Perhaps another 70-point performance would wake up everyone that’s sleeping on him because Phoenix might still have a ways to go before approaching the playoff conversation.

 

23. The Andrew Wiggins/Karl-Anthony Towns experiment didn’t go as planned

The Wolves have lost 13 straight games and counting. Let’s just say the ball has not bounced their way as of late and the Andrew Wiggins trade rumors finally turned into a reality. Wiggins (30.3 PTS per 100 possessions) was getting a lot of praise earlier this season but that has quieted down since.

They took a chance on Jimmy Butler a couple of years ago and that never panned out either. They did, however, just trade for D’Angelo Russell who is a close friend of Karl-Anthony Towns. Russell now joins his fourth team in five seasons and we can only hope he flourishes as the veteran point guard Minnesota needed.

As for K.A.T., he remains one of the highest-upside players in the entire league. While he’ll be counting on Russell to give him the support he needs, the Timberwolves could still be looking at significant offseason changes.

 

24. The Rockets can’t be considered the contenders they were the last few years

As great as it is seeing two former MVPs in James Harden and Russell Westbrook reunited, there are still some glaring doubts about whether the Rockets have enough to compete with the best of the West.

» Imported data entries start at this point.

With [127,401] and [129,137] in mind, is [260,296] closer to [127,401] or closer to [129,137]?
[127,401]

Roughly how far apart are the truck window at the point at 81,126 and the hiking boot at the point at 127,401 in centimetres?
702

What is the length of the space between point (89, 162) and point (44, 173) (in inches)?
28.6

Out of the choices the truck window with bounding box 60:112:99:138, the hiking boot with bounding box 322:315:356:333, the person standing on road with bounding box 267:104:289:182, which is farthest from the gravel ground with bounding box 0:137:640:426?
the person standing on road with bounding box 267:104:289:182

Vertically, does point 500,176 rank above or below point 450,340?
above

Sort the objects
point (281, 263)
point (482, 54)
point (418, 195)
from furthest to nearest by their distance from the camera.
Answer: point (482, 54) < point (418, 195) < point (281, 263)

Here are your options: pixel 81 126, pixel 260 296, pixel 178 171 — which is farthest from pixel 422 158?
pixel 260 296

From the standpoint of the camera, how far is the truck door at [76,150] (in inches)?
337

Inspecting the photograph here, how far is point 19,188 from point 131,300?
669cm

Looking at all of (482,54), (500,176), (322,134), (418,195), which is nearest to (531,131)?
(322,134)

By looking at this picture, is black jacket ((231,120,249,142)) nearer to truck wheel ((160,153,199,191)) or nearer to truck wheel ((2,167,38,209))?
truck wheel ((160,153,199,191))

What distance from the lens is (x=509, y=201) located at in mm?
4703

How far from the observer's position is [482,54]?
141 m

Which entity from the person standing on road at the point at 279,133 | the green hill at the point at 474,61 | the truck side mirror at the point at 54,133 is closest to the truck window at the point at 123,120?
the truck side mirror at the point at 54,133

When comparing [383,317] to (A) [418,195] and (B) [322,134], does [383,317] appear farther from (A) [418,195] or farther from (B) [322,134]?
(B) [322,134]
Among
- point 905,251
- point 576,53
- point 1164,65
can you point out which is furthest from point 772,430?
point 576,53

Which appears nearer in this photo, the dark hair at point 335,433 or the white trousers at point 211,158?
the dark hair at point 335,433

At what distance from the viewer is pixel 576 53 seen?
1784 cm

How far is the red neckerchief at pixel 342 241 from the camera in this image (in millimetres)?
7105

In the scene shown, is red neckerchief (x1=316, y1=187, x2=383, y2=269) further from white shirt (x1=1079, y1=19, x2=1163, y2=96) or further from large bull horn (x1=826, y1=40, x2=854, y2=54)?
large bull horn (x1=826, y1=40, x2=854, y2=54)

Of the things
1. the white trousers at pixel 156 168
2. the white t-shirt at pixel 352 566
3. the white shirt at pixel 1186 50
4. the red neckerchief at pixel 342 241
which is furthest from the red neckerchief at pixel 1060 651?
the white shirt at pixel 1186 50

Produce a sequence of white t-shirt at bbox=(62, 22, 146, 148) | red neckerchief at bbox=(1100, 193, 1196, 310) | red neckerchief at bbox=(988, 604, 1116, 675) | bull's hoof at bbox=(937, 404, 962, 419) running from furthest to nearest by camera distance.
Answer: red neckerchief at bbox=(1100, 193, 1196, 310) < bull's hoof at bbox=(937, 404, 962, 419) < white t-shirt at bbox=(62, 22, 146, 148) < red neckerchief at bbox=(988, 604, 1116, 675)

The Rockets rank in the top three of the league in offensive efficiency for the fourth straight season while Harden (nearly 36 PPG over last two years) is an offensive superhero that can’t be contained defensively. I don’t know if it’s fair to say this team will go as far as he takes them though.

Reason being is that he shouldn’t be at fault for making this team one-dimensional at times. General Manager Daryl Morey is always looking for ways to enrich the foundation he started building early last decade but he also tries to win with a different methodology, as we can see with Clint Capela recently being dealt.